Kunstbibliothek Avant Garde!

IMG_1700aYesterday my friend and I went to see the Avant Garde exhibition at the Kunstbibliothek. I have seen posters around the city all summer, and I am very interested in the topic, so am happy we finally made and kept plans to see the show.

The whole Kulturforum at Potsdamer Platz is architecturally quite fantastic. The Mies Van de Rohe Neues National Galerie – an art gallery in which the art without visual isolation between inside and outside, and the Hans Scharoun-designed Staats Bibliothek and Philharmonie. My friend said the Philharmonie reminds him of a ship with all of its‘ porthole-like elements and the boat-shaped angled of the building. I mentioned how this cultural complex was built up in the West after the wall went up, since all of Berlin’s cultural institutions were annexed by the wall for the GDR. The West had to build new museums, galleries, etc. which is why the Kulturforum exists, but also why the architecture is so daring – since it was made as an expression of Western „freedom“ of choice – interpreted as freedom of aesthetic expression. What remains after reunification is a city within which several of the institutional functions are doubled.

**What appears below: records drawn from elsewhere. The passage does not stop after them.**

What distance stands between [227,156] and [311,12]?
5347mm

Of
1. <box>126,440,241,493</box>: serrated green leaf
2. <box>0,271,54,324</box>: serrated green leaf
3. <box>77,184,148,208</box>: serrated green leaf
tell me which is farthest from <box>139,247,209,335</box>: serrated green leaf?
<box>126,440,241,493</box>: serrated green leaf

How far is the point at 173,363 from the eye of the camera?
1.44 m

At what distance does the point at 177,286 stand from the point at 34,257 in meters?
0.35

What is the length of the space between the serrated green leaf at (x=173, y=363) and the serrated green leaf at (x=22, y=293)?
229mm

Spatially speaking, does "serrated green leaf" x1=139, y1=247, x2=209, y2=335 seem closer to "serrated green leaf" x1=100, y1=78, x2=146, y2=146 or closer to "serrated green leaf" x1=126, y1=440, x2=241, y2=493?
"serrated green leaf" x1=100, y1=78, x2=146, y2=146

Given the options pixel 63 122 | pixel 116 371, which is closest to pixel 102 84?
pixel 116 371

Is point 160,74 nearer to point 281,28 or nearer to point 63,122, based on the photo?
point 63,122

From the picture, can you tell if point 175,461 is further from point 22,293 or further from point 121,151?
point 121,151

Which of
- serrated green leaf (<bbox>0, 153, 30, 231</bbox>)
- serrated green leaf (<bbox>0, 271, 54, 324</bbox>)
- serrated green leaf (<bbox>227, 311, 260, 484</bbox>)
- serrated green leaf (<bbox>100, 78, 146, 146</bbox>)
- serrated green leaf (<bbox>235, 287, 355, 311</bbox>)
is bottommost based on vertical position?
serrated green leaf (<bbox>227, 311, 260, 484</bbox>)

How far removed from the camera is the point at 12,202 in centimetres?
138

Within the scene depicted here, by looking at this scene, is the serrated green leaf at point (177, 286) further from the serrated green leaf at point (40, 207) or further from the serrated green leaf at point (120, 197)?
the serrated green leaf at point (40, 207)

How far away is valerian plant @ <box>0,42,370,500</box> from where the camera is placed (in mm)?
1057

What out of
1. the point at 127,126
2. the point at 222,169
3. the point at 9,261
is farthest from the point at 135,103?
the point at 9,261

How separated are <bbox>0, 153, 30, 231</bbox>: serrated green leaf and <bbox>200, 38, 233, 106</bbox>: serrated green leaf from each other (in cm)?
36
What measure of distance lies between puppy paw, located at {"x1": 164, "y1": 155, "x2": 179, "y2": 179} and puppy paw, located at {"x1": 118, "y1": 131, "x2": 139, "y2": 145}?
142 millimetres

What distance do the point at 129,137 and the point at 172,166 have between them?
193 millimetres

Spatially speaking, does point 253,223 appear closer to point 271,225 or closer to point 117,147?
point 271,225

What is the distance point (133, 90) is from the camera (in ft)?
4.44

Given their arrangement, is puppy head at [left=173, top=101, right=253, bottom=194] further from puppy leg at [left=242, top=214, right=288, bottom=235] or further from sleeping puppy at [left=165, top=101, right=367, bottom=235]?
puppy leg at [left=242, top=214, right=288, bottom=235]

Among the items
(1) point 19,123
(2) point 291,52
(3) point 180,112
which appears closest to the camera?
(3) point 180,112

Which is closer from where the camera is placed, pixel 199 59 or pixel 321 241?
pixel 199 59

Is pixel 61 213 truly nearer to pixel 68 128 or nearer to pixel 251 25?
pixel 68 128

Anyways, we met at the Kunstbibliothek and went in to see the show. Given the centennial of World War One – 1914 – several of the museums and cultural institutions around Berlin have coordinated exhibits around this event. The Avant Garde exhibition is a part of this larger initiative. I was completely surprised, however, by the exhibit. I had expected much more of the usual suspects – Dada collages, Futurist paintings, some Expressionist paintings, some Surrealism, some strange musical experimentation. But there was in fact very little of this on display.

The lower gallery contained a series of collected publications by various small-presses. The publication Der Sturm was featured quite significantly, as it seems like the publisher was bringing together all of the avant-garde artistic experimentation across Europe. Der Sturm included the French-Viennese Dada, the German der Blaue Reiter, and Italian Futurists. Der Sturm was published here in Berlin, and so the library has a good collection of their publications.

Also very charming was a series of portraits of the contributors to Der Sturm, including Kokoschka, Kandinsky, and many others. These were printed as postcards, and used both as promotional materials and clearly for correspondence. The parallels between small experimental publishing today and its originators 100 years ago is really remarkable. I think many people are still doing this very work.

Another small press was called Der Rote Hahn, which I believe was a more politicized collection – considering that anything Rote is most likely connected to the Communist movement.

In the centre of the gallery one of the pillars had some loudspeakers mounted within which played a sound track featuring recitals of some of the texts, including the very famous Futurist nonsense poem Zang Tumb Tumb.

At this point my friend and I talked a bit about the intersection between Avant Garde artistic practice and revolutionary politics. The Futurists were very much in favour of war, destruction, and embraced new technology as a means to destroy everything old and to make way for the future. They were politically allied with Fascism and supporters of war. This surprises some people (like my mother) who believe that all departures from Conservatism – both political and aesthetic – must agree. I think it is impossible for aesthetic experimentation to coincide with any political movement. But the history of the intersection of artistic avant-garde movements and political revolutionary movements is really interesting.

Anyhow, the upper gallery contained a beautiful collection of framed advertisements that were designed in the period. These were visually amazing, and stylistically bold, but I have never considered this type of work to be at all connected to the Avant Garde. I would love to know who curated this exhibit and what motivated the decision to show period advertising in a show titled Avant Garde. Considering the various Avant Garde movements‘ anti-commercial motivation, pairing their work with the purely commercial and functional forms of advertisements is unexpected, to say the least. All-in-all, though, this was a very cultural afternoon, and we finished it off with beer in the Tiergarten. Tschuss!